↓↓↓
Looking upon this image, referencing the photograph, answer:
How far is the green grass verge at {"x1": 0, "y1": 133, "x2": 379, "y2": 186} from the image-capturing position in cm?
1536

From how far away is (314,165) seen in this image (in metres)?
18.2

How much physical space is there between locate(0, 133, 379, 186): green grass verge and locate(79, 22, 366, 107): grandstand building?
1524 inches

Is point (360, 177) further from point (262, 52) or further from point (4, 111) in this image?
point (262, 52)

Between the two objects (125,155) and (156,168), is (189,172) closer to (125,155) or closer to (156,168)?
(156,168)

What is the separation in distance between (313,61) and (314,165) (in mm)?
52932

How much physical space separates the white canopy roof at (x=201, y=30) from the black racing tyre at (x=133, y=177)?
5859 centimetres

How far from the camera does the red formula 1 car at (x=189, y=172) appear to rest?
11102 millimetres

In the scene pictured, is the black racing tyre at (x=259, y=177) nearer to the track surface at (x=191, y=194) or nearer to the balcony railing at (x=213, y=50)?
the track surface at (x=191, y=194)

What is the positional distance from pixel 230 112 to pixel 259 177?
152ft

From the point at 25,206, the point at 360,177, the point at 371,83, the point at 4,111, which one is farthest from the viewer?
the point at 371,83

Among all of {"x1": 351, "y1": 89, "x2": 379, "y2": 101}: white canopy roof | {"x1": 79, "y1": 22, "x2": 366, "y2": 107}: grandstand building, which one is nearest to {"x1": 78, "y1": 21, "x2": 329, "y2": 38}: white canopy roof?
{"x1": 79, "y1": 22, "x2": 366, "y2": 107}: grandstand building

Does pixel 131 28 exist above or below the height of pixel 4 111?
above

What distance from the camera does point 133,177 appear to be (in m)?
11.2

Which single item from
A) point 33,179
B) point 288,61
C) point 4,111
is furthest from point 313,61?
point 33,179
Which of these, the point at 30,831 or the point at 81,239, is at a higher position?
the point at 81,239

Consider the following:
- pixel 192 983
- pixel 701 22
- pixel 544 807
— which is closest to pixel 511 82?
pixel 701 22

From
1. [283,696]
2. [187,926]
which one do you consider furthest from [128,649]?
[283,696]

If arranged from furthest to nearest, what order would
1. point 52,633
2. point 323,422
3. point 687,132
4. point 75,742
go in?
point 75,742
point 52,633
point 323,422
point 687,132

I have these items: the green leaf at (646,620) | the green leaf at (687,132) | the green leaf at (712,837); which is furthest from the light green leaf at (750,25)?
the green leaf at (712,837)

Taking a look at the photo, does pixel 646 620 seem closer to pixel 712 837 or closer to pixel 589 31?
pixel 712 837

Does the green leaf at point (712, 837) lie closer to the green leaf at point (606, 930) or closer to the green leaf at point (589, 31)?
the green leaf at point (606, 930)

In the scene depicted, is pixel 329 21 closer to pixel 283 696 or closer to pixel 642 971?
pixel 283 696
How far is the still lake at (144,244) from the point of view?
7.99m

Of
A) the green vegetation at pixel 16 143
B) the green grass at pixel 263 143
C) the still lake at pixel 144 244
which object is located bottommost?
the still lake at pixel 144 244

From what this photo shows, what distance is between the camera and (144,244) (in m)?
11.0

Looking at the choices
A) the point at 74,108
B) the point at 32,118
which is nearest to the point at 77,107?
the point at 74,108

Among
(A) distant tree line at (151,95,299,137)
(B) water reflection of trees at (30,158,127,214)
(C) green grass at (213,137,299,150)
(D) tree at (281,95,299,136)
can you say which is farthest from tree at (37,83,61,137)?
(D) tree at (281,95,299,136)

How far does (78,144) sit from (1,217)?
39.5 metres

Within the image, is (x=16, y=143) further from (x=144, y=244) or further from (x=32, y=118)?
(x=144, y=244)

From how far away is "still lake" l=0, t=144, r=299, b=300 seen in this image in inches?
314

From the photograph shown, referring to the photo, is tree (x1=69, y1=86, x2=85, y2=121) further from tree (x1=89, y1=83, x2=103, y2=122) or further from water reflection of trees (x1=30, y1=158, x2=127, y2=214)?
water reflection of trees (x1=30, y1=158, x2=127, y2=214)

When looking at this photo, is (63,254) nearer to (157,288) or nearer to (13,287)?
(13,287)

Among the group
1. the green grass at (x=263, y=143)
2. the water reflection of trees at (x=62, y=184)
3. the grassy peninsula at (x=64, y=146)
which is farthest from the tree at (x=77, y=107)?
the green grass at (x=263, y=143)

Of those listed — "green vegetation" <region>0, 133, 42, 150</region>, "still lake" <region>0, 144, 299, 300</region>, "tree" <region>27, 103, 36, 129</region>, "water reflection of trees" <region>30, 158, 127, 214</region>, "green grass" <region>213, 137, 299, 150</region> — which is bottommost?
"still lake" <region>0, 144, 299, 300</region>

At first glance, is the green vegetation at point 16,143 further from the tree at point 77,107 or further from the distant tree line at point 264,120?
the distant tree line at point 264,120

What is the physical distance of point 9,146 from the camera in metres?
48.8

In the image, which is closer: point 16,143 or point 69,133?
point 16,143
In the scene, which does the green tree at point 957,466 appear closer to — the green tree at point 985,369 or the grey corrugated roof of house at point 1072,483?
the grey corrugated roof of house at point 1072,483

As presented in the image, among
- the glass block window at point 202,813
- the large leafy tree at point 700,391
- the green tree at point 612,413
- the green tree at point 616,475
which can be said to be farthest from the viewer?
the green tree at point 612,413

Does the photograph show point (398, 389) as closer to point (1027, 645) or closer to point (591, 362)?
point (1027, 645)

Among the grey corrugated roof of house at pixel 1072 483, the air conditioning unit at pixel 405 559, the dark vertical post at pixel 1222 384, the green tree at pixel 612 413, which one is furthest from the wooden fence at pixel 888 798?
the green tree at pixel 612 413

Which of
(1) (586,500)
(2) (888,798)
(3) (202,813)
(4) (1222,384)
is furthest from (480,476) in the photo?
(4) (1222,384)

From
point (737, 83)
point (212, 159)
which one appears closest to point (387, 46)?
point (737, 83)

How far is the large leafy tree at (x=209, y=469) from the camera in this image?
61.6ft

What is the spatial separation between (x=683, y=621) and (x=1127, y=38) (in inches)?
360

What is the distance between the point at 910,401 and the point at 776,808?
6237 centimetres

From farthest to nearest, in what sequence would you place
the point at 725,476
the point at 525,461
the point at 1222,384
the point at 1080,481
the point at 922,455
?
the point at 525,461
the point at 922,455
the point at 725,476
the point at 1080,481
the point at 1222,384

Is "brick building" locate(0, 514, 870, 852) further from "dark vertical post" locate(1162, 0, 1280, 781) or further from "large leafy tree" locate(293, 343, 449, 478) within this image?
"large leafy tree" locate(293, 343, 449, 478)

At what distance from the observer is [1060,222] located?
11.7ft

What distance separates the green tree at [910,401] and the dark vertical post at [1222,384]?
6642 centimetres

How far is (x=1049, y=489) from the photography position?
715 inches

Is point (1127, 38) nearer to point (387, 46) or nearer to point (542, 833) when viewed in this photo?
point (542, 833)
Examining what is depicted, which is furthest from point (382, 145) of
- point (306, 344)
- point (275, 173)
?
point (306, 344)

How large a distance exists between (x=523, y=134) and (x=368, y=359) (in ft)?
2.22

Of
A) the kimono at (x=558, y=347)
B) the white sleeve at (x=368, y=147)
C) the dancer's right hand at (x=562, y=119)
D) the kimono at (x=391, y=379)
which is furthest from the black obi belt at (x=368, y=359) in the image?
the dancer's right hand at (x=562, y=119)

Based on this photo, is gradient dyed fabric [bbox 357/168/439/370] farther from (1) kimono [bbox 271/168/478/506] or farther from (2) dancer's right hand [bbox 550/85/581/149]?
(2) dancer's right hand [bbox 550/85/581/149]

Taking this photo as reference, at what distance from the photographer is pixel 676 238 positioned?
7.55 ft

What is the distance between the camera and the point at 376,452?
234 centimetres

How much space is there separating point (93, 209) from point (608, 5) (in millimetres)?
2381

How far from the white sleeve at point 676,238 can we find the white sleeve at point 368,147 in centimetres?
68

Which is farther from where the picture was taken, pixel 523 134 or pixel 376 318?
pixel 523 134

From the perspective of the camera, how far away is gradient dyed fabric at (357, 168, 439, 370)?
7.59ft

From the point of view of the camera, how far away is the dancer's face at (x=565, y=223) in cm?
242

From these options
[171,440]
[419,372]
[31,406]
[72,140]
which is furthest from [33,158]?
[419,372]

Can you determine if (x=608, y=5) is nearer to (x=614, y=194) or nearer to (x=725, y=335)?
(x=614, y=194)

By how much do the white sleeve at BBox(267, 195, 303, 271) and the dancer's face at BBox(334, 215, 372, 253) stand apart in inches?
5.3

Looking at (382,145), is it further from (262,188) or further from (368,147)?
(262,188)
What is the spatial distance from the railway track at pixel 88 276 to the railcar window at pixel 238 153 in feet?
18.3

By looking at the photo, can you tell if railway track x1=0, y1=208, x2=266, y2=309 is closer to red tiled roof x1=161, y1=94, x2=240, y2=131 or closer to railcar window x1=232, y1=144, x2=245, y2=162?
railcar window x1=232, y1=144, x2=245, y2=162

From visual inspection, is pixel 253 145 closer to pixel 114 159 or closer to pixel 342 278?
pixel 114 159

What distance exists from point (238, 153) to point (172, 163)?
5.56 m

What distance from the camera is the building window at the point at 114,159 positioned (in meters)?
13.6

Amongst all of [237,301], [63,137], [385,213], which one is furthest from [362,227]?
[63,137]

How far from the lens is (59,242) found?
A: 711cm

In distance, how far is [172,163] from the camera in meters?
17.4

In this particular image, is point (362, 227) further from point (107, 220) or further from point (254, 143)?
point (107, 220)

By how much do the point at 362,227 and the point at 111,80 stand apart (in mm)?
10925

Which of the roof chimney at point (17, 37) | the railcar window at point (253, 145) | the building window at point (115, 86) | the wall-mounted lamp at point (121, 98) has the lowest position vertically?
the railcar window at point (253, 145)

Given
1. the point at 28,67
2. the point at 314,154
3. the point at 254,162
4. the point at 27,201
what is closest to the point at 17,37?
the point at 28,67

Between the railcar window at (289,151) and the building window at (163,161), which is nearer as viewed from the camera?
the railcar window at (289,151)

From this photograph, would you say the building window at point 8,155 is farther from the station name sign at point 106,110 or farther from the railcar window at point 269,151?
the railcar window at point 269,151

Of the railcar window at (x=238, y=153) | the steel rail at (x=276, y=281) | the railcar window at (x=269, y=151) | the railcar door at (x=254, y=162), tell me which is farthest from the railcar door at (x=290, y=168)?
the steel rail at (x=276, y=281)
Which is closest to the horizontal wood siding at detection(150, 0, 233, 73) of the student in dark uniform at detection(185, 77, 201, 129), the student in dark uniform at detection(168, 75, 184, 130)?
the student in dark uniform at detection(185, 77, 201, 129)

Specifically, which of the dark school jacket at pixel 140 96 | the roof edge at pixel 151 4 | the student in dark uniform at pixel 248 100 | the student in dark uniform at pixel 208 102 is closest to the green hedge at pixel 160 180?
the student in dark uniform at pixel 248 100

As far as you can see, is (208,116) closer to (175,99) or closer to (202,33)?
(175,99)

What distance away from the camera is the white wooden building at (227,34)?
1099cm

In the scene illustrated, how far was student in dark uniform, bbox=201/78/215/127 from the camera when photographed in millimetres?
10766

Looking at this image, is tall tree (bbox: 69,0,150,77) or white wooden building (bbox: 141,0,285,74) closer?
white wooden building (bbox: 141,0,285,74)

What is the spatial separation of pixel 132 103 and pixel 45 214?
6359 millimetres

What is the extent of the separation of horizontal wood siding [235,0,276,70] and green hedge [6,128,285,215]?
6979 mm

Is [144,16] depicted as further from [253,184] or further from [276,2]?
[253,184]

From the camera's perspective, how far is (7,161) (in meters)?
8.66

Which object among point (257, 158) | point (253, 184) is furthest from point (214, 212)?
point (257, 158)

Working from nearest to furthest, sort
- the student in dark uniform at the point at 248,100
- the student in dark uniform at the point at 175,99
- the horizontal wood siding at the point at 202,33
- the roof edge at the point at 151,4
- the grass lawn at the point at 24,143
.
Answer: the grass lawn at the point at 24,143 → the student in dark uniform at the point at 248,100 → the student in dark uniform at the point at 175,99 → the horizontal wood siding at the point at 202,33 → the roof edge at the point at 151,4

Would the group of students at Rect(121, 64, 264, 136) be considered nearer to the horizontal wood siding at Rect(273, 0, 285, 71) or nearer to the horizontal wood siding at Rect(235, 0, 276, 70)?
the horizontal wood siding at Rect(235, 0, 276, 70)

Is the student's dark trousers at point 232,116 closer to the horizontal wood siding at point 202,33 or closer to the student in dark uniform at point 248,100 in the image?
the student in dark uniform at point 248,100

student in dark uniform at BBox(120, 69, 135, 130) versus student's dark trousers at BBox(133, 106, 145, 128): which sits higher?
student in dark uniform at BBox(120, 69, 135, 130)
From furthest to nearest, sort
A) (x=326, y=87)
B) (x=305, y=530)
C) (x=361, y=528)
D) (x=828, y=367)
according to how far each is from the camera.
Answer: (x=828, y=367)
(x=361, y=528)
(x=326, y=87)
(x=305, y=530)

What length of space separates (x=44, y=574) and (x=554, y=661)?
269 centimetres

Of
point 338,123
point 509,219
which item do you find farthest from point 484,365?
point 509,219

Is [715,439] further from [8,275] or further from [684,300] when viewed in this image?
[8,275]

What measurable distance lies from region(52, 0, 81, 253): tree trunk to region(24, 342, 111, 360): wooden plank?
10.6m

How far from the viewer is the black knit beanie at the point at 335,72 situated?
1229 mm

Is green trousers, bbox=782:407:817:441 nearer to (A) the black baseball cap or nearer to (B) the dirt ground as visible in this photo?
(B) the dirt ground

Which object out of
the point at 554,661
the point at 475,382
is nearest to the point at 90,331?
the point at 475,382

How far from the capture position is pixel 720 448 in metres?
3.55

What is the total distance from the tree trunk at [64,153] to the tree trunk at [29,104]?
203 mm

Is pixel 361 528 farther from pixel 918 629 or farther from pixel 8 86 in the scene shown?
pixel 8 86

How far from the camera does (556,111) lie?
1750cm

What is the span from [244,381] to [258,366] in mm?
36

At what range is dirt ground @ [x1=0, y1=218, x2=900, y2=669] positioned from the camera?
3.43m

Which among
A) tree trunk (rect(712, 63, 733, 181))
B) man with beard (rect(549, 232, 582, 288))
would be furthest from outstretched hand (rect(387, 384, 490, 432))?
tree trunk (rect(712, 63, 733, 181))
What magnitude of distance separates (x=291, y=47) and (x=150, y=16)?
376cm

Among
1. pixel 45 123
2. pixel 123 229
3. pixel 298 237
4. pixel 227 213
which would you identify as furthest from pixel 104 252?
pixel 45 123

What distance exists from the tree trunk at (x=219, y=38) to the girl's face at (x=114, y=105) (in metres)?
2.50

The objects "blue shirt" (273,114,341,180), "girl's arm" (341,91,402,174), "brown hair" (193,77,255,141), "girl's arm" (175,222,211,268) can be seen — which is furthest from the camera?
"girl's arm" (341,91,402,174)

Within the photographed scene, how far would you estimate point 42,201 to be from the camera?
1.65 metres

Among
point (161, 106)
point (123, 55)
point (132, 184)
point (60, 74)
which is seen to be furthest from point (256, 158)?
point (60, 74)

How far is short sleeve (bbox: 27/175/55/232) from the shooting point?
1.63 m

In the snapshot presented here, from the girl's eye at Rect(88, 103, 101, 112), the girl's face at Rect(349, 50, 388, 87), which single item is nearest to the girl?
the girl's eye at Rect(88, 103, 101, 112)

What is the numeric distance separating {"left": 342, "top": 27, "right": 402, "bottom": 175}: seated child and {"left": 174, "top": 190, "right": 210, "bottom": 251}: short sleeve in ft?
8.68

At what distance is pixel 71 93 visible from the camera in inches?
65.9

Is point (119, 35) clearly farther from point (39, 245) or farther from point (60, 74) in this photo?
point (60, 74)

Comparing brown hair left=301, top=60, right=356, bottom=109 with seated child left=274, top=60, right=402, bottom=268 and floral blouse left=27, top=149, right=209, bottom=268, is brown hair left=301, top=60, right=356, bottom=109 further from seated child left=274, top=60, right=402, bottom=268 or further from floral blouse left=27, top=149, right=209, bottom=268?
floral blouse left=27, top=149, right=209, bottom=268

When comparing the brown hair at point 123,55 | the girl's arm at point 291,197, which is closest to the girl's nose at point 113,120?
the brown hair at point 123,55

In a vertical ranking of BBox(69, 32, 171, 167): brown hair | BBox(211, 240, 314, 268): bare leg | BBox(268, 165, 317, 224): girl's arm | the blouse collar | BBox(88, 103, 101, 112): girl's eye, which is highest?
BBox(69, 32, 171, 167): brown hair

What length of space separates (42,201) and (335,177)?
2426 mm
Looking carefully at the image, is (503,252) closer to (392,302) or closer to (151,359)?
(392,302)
↑↑↑
In the entries above, take the line containing "When comparing the" and each later line through the last, and repeat them exactly. Output nothing else.

When comparing the brown hair at point 123,55 | the girl's arm at point 291,197, which is closest to the girl's nose at point 113,120?
the brown hair at point 123,55

In a vertical ranking of BBox(69, 32, 171, 167): brown hair | BBox(211, 240, 314, 268): bare leg | BBox(268, 165, 317, 224): girl's arm | the blouse collar | BBox(88, 103, 101, 112): girl's eye, which is highest?
BBox(69, 32, 171, 167): brown hair

What length of space separates (42,201) and (335,177)?
2426 mm
Looking carefully at the image, is (503,252) closer to (392,302) or closer to (151,359)?
(392,302)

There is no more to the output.